### EXCERPTED RECORDS

==================================================

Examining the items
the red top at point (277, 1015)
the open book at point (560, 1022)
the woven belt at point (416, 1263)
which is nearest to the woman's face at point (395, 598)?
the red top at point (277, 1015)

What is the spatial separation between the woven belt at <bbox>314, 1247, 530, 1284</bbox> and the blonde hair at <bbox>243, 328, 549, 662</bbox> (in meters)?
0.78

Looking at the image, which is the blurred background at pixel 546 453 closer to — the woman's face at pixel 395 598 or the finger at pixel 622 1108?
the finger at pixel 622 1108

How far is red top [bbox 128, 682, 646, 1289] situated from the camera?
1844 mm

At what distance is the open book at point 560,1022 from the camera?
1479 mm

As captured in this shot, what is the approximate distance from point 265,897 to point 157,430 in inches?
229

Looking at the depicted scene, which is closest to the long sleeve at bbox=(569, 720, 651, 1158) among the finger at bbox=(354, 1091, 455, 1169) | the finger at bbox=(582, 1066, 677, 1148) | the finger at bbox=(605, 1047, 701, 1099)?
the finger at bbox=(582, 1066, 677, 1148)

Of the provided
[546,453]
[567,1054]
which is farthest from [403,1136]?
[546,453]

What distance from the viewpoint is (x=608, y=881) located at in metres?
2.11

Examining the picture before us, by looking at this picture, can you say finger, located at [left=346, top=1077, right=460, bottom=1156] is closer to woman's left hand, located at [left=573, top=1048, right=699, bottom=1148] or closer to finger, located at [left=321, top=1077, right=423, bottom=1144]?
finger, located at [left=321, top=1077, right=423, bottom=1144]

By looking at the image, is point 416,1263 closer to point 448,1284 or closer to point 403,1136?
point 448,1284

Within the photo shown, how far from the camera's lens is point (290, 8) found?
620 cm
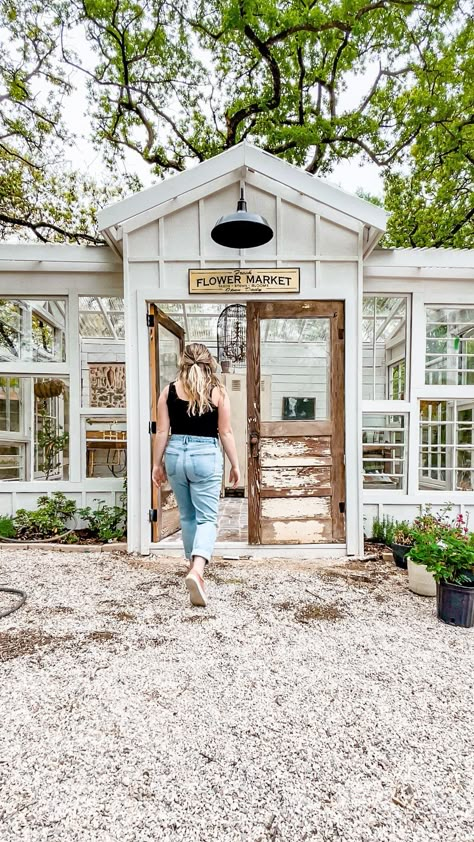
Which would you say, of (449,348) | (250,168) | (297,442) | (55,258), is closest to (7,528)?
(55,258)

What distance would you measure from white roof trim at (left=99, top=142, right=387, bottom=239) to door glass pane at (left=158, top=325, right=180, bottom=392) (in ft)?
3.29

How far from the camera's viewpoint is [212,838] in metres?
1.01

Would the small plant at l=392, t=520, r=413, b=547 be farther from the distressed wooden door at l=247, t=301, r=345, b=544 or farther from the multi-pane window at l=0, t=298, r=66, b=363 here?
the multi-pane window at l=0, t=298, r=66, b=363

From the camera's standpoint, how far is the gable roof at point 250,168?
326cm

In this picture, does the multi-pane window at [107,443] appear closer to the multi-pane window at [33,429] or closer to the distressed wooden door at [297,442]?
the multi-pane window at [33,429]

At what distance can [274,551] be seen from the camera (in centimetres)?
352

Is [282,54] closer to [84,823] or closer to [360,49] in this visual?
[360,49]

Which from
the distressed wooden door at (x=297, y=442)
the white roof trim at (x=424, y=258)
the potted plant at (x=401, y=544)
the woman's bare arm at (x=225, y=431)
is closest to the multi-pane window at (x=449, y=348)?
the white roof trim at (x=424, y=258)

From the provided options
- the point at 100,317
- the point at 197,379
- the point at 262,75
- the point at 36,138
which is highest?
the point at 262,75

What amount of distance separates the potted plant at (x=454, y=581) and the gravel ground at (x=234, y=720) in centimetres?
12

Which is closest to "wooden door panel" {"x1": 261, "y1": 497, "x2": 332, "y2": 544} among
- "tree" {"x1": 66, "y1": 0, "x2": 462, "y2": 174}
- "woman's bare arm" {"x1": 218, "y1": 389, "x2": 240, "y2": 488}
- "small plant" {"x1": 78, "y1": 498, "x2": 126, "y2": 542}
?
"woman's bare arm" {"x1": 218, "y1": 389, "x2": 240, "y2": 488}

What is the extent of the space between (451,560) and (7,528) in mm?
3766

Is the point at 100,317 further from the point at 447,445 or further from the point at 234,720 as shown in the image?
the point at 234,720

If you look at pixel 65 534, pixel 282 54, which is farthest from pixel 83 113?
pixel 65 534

==================================================

Write out all of the records above word for word, and leave the pictures out.

### RESULT OF THE EXERCISE
Examining the items
the red top at point (277, 1015)
the open book at point (560, 1022)
the woven belt at point (416, 1263)
which is nearest to the woman's face at point (395, 598)?
the red top at point (277, 1015)

What is the spatial separation between the woven belt at <bbox>314, 1247, 530, 1284</bbox> and the blonde hair at <bbox>243, 328, 549, 662</bbox> (in meters)?
0.78

Looking at the image, which is the blurred background at pixel 546 453 closer to — the woman's face at pixel 395 598 or the finger at pixel 622 1108?
the finger at pixel 622 1108

How far is red top [bbox 128, 682, 646, 1289] situated from the camera?
1844 mm

At what distance is the open book at point 560,1022 from the camera?
1479 mm

As captured in this shot, what is the approximate distance from point 265,897 to point 157,430 in inches?
229

Looking at the depicted scene, which is closest to the long sleeve at bbox=(569, 720, 651, 1158) among the finger at bbox=(354, 1091, 455, 1169) | the finger at bbox=(582, 1066, 677, 1148) | the finger at bbox=(605, 1047, 701, 1099)?
the finger at bbox=(582, 1066, 677, 1148)

Of the provided
[546,453]
[567,1054]
which is farthest from [403,1136]?
[546,453]

What distance from the viewpoint is (x=608, y=881) located at in metres?
2.11

Examining the picture before us, by looking at this picture, can you say finger, located at [left=346, top=1077, right=460, bottom=1156] is closer to woman's left hand, located at [left=573, top=1048, right=699, bottom=1148] or closer to finger, located at [left=321, top=1077, right=423, bottom=1144]?
finger, located at [left=321, top=1077, right=423, bottom=1144]

By looking at the image, is point 416,1263 closer to point 448,1284 or closer to point 403,1136?
point 448,1284

Within the photo shown, how far from the camera's lens is point (290, 8) found?
620 cm
Which would you say, of (449,348) | (250,168) | (297,442) | (55,258), is closest to (7,528)?
(55,258)

What distance would you measure from white roof trim at (left=99, top=142, right=387, bottom=239) to door glass pane at (left=158, top=325, right=180, bottom=392) (in ft)?
3.29

How far from the camera's viewpoint is [212,838] in metres?
1.01

Would the small plant at l=392, t=520, r=413, b=547 be farther from the distressed wooden door at l=247, t=301, r=345, b=544 or farther from the multi-pane window at l=0, t=298, r=66, b=363 here?
the multi-pane window at l=0, t=298, r=66, b=363

From the camera's standpoint, how far is the gable roof at point 250,168?
326cm

In this picture, does the multi-pane window at [107,443] appear closer to the multi-pane window at [33,429] or closer to the distressed wooden door at [297,442]?
the multi-pane window at [33,429]

At what distance can [274,551] be seen from the camera (in centimetres)?
352

Is [282,54] closer to [84,823] or closer to [360,49] in this visual?
[360,49]

Which from
the distressed wooden door at (x=297, y=442)
the white roof trim at (x=424, y=258)
the potted plant at (x=401, y=544)
the woman's bare arm at (x=225, y=431)
is closest to the multi-pane window at (x=449, y=348)?
the white roof trim at (x=424, y=258)

From the provided options
- the point at 100,317
- the point at 197,379
- the point at 262,75
- the point at 36,138
which is highest?
the point at 262,75

What amount of distance separates the potted plant at (x=454, y=581) and the gravel ground at (x=234, y=720) in centimetres?
12

Which is closest to "wooden door panel" {"x1": 261, "y1": 497, "x2": 332, "y2": 544} among
- "tree" {"x1": 66, "y1": 0, "x2": 462, "y2": 174}
- "woman's bare arm" {"x1": 218, "y1": 389, "x2": 240, "y2": 488}
- "small plant" {"x1": 78, "y1": 498, "x2": 126, "y2": 542}
?
"woman's bare arm" {"x1": 218, "y1": 389, "x2": 240, "y2": 488}

What is the extent of the space between (451,560) and (7,528) in mm?
3766

Is the point at 100,317 further from the point at 447,445 or further from the point at 234,720 as shown in the image?
the point at 234,720

If you look at pixel 65 534, pixel 282 54, which is farthest from pixel 83 113?
pixel 65 534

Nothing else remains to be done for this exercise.